El Gobierno de Gustavo Petro ha realizado concesiones significativas en temas de seguridad para satisfacer a Donald Trump. A pesar de que ambos mandatarios intercambiaron insultos a través de redes sociales, un grupo de facilitadores mantenía un diálogo secreto entre Bogotá y Washington. Este miércoles, se confirmó que algunas decisiones controvertidas, como los bombardeos a campamentos de disidencias, la reanudación de la fumigación con glifosato en cultivos de coca, y la extradición del narcotraficante Andrés Felipe Marín, también conocido como Pipe Tuluá, fueron acordadas con Estados Unidos.
Reclasificación de Grupos Guerrilleros
Un punto crítico en las negociaciones fue la exigencia de modificar el estatus político de grupos guerrilleros como las disidencias de las FARC y el ELN. La intención era reclasificarlos exclusivamente como organizaciones narcotraficantes, lo que dificultaría los esfuerzos de Petro en su política de paz total. Esta decisión aún no se ha implementado.
Concesiones de Petro y Reacciones Protestantes
Las concesiones realizadas por Petro han generado conflictos con sus propias bases progresistas. Los bombardeos y la fumigación son temas ampliamente repudiados por sectores de la izquierda colombiana, pero fueron considerados «condiciones inamovibles» por parte de los estadounidenses. La comisión de diplomacia secreta que facilitó estas negociaciones estaba compuesta por empresarios, políticos y altos funcionarios del gobierno, quienes trabajaron para rebajar la tensión diplomática entre ambos países.
Acciones Controversiales en el Terreno
El 1 de octubre, a raíz de la creciente crisis diplomática, Petro autorizó un bombardeo en un campamento de disidencias de las FARC en el Caquetá, resultando en la muerte de cuatro menores. El 10 de noviembre, se realizó otro bombardeo en Guaviare que dejó un saldo trágico de siete niños muertos, lo que desató intensas críticas hacia el gobierno y evidenció una contradicción con las promesas previas de Petro.
Retorno a la Fumigación con Glifosato
El 25 de diciembre, Petro reafirmó la decisión de reintroducir el glifosato como parte de la estrategia contra los cultivos de coca. A pesar de su oposición pública a este herbicida durante la campaña presidencial de 2021, el mandatario anunció que se llevarían a cabo fumigaciones de forma “focalizada” en regiones como Cauca y Norte de Santander. Esta medida ha creado fricciones con sectores del progresismo que apoyaron su plan inicial de erradicación sin el uso de glifosato.
Extradición de Narcotraficantes
La extradición de Pipe Tuluá fue otro gesto del gobierno hacia Estados Unidos. A pesar de que Washington pidió la extradición de otro narcotraficante, Giovanny Andrés Rojas, alias Araña, Petro optó por extraditar a Tuluá, quien era líder de la banda La Inmaculada. Esta decisión se produjo en un momento delicado, ya que el gobierno colombiano había ralentizado otros trámites de extradición para no afectar las negociaciones de paz.

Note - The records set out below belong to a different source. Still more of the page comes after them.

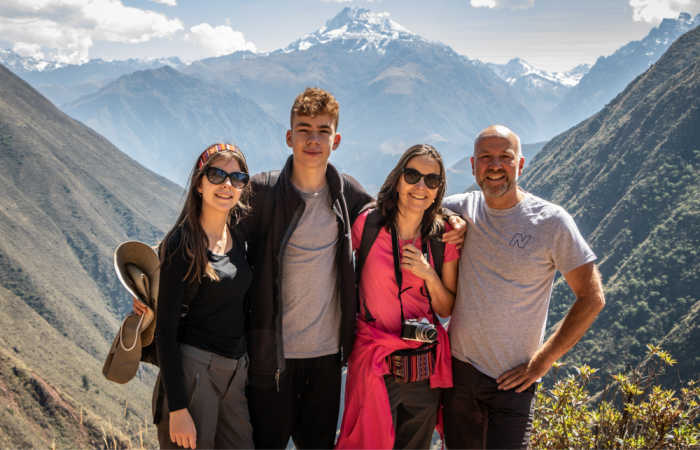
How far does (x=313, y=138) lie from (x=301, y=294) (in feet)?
4.49

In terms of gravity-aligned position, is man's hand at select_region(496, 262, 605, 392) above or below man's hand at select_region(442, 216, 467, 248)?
below

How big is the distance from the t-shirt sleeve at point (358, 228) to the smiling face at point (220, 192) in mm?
1093

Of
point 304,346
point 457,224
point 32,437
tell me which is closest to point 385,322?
point 304,346

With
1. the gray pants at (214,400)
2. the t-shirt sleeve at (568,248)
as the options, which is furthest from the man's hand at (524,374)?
the gray pants at (214,400)

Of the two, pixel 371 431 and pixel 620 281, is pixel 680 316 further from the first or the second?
pixel 371 431

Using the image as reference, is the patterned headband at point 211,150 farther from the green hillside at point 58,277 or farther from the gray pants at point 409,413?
the green hillside at point 58,277

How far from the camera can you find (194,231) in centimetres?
362

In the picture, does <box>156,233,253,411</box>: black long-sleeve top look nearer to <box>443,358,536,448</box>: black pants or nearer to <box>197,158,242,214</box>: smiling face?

Mejoramiento de Relaciones Diplomáticas
Desde septiembre, cuando Colombia fue descertificada por Estados Unidos como aliado en la lucha antidrogas, el presidente Petro comenzó a consolidar un grupo de expertos para mejorar relaciones. Tras meses de esfuerzos, se llevaron a cabo negociaciones confidenciales que culminaron en una conversación telefónica entre Petro y Trump, durante la cual el presidente estadounidense invitó a su homólogo colombiano a visitar la Casa Blanca.
Los esfuerzos de Petro, aunque han implicado ceder en temas fundamentales de su agenda progresista, han comenzado a dar frutos en el contexto diplomático actual.